Written task 1
Check each statement against the carbon tax passage below, answering yes or no and quoting the words that decide it. (a) The second-best proportional carbon tax rates were calculated from available data. (b) Future generations are able to question how their ancestors behaved. (c) Global warming is given as the most prominent example of the problem.
Written task 2
Revise the carbon tax passage below between "Finally, the second-best" and "proportional carbon tax.", inclusive, putting "uniform" in place of each "proportional".
Written task 3
Pick up the passage below on carbon taxes and future generations and continue it from where it stops with a few more sentences.

Finally, the second-best proportional carbon tax rates are calculated using available data. The result astonishingly reveals that even if we apply a social discount rate of 5 per cent to annum in the planning economy, it is still equivalent to levying 32 per cent proportional carbon tax rate.


Considering the actual absorption capacity of oceans concerning CO2, we can never be too prudent in discounting the utility of future generations with regard global climate change. This fact indicates the need for urgent introduction of a proportional carbon tax.


Evaluation of future generations' utility is a difficult issue, as they cannot question their ancestors' behavior. In other words, the economic activity of the current generation affects voiceless future generations. The most prominent example of such a problem is global warming which is inseparable from the emission and accumulation of CO2.

Information shown
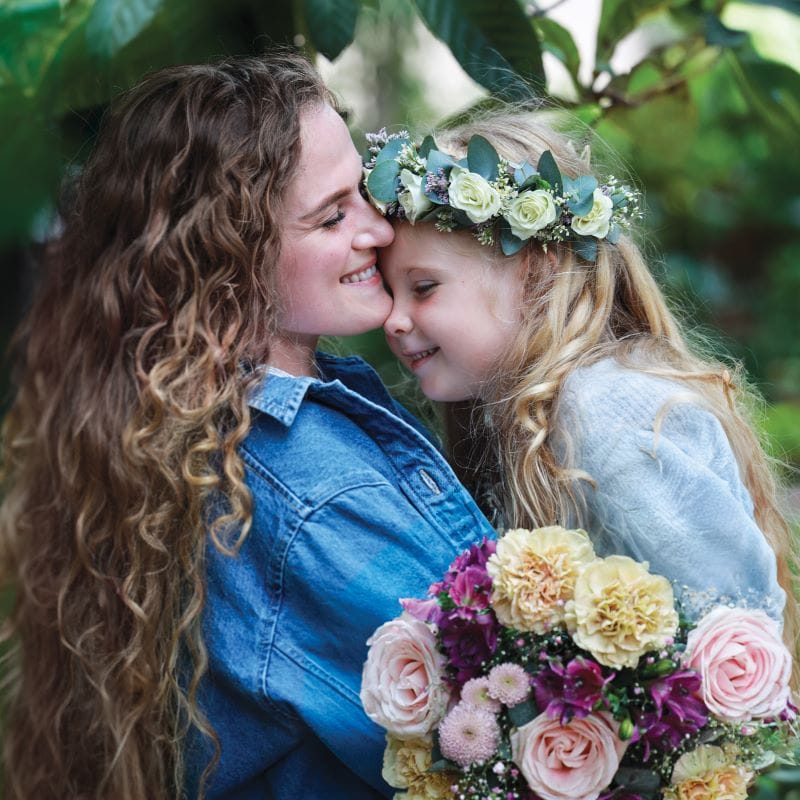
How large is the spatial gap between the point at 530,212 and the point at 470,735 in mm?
1131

Final result 1
(a) Yes: "the second-best proportional carbon tax rates are calculated using available data"
(b) No: "they cannot question their ancestors' behavior"
(c) Yes: "The most prominent example of such a problem is global warming"

Final result 2
Finally, the second-best uniform carbon tax rates are calculated using available data. The result astonishingly reveals that even if we apply a social discount rate of 5 per cent to annum in the planning economy, it is still equivalent to levying 32 per cent uniform carbon tax rate.


Considering the actual absorption capacity of oceans concerning CO2, we can never be too prudent in discounting the utility of future generations with regard global climate change. This fact indicates the need for urgent introduction of a uniform carbon tax.

Final result 3
There is a huge volume of research accumulation that concerns the relationship between the concentration of CO2 and global warming. Hulme (2009, Ch.2) concisely reviews theory of the anthropogenic climate change that originates from Tyndal's experiment in 1859. Calendar (1938) estimated that the global temperature would rise at the rate of 0.3°C per century. On the other hand, Keeling's measurements at the South Pole (from 1957) and Mt.Mauna Loa (from 1958) revealed that the CO2 concentration was rising by 0.5 to 1.3 ppm per year at both sites.

According to Pearson (2000, p.385), there is evidence that the CO2 concentration leads to the global warming. Pearson and Pryor (1994) found that the CO2 concentration increases from 315ppm to 331ppm between 1958 and 1975, furthermore, their observations revealed that concentrations would reach 358ppm by 1994. On the other hand, the concentration during the preindustrial era is estimated at 280ppm. The global average temperature increased between 0.5-1.7°F. Ramanathan et al. (1985) estimated that the surface temperature will rise within 1.5-2.5°K from 1980 to 2030 (0.5-1.7°F). In addition, Houghton et al. (1996) estimated that due to a discernible human influence on the global climate, temperature will increase by 1.1-3.3°K (2-6°F) over the next 100 years. Uzawa (2003, pp.1-21) gives a precise survey of more specialized articles concerning global warming as it relates to economic theory.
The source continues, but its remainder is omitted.